我有一个如下表:create table prices_history (id0 serial primary key, product_id0 int, time_added timestamptz, listed_price numeric)
当该price的{{1}}与我要的价格不同时,我只想将特定的product_id0的新max(time_added)插入表格中插入。当前,假设我想为ID为product_id0的产品插入价格9.50,我将通过以下查询进行操作:
101是否有更好的查询来解决此问题?
我在Ubuntu 16.04 LTS上使用Postgres insert into prices_history (product_id0, time_added, price)
(
select 101, NOW(), 9.50 where not exists (
select * from (
select distinct on (product_id0) * from prices_history order by product_id0, time_added desc
) x where product_id0=101 and listed_price=9.50
)
) returning id0
。
答案 0 :(得分:0)
我发现使用WHERE NOT EXISTS而不是使用LEFT JOIN..WHERE NULL来做批量插入。
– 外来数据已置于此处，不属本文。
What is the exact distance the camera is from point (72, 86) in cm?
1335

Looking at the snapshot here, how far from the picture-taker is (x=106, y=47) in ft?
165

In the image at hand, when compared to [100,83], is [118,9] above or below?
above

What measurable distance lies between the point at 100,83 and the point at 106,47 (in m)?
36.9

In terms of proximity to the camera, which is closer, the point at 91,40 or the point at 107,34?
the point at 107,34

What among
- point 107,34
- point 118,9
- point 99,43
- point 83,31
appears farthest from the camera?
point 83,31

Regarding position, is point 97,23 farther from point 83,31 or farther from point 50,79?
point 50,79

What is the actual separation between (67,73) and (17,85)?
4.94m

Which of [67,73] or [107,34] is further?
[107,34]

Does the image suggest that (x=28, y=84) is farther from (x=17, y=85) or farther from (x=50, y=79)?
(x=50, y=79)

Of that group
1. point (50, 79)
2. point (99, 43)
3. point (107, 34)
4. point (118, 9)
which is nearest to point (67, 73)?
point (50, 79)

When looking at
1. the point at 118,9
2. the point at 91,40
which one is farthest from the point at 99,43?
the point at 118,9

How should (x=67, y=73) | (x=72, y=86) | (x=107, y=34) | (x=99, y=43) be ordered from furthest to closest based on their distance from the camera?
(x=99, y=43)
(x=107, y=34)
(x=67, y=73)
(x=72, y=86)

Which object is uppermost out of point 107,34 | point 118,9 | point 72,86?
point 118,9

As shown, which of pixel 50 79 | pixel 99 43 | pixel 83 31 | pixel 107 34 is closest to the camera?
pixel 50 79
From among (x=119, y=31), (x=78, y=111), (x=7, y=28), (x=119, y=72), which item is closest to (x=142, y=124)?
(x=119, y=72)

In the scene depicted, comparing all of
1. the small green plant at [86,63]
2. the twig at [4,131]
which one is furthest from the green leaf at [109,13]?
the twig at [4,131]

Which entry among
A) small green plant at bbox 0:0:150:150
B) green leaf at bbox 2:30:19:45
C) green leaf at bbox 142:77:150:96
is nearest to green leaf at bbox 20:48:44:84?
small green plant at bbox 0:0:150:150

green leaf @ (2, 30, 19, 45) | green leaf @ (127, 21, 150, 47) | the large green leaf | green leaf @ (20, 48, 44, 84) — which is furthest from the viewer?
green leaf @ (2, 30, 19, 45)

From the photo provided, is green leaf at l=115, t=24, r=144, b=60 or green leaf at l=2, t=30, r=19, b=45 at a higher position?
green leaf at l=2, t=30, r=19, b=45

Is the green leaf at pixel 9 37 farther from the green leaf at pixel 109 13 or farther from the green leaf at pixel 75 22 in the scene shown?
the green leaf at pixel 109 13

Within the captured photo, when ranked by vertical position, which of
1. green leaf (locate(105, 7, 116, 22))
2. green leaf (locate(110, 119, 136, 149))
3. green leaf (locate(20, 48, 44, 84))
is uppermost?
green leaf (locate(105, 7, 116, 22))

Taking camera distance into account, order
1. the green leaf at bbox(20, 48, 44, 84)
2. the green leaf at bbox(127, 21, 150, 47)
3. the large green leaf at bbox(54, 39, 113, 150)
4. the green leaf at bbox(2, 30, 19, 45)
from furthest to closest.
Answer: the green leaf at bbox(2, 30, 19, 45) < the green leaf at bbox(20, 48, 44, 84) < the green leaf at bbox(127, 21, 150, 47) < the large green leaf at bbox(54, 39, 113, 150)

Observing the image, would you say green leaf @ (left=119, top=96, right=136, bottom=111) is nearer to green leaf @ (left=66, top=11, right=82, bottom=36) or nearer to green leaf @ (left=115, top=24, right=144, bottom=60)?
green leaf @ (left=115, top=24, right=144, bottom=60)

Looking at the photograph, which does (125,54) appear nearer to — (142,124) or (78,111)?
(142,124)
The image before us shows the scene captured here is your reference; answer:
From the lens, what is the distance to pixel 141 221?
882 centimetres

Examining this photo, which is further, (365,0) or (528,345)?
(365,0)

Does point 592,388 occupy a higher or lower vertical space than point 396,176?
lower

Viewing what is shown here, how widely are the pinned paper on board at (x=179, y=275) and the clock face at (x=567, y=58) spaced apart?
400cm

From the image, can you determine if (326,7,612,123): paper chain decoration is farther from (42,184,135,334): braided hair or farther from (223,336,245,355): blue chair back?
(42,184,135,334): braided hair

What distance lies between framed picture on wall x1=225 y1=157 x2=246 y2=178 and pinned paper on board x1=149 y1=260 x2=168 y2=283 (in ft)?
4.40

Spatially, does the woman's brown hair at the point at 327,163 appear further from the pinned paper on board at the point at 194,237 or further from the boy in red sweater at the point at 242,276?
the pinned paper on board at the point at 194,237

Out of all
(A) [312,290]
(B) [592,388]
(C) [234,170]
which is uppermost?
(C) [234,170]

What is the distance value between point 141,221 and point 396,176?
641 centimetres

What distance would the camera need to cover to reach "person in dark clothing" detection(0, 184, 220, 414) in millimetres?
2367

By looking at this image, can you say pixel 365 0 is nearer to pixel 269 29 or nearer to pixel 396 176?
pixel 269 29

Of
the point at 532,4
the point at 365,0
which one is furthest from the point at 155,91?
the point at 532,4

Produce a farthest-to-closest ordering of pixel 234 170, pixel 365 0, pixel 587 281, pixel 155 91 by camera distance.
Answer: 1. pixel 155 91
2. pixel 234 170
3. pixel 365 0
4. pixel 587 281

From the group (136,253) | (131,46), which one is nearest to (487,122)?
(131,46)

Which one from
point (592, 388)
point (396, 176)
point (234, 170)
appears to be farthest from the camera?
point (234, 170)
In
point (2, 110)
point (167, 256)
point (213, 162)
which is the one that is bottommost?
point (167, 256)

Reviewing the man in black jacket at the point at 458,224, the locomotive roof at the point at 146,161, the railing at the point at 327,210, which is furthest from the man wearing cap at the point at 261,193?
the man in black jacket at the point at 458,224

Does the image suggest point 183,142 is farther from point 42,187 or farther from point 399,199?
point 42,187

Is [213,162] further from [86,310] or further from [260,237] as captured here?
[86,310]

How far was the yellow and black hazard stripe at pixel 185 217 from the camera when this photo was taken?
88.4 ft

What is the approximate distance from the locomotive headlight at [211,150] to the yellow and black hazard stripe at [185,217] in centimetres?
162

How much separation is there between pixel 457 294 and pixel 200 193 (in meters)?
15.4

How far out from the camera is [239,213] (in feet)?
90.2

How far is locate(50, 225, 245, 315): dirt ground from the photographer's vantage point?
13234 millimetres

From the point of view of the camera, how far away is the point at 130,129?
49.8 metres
这涉及对我要插入的数据进行左联接,选择旧表中没有匹配数据的数据。在以下示例中,说我有以下定价数据(表示为JSON):
[{price: 11.99, product_id0:2},
{price: 10.50, product_id0:3},
{price: 10.00, product_id0:4}]
以下查询将插入此数据的子集(如果其中任何一个是新信息):
insert into prices_history (product_id0, time_added, price)
(
select new_product_id0, new_time_added, new_price from
(select unnest(array[11.99, 10.50, 10.00]) as new_price, unnest(array[2,3,4]) as new_product_id0, now() as new_time_added) new_prices left join
(select distinct on (product_id0) * from prices_history order by product_id0, time_added desc) old_prices
on old_prices.product_id0 = new_prices.new_product_id0 and old_prices.listed_price= new_prices.new_price
where old_prices.product_id0 is null and old_prices.listed_price is null
) returning id0
此新查询似乎在当前部署中运行良好。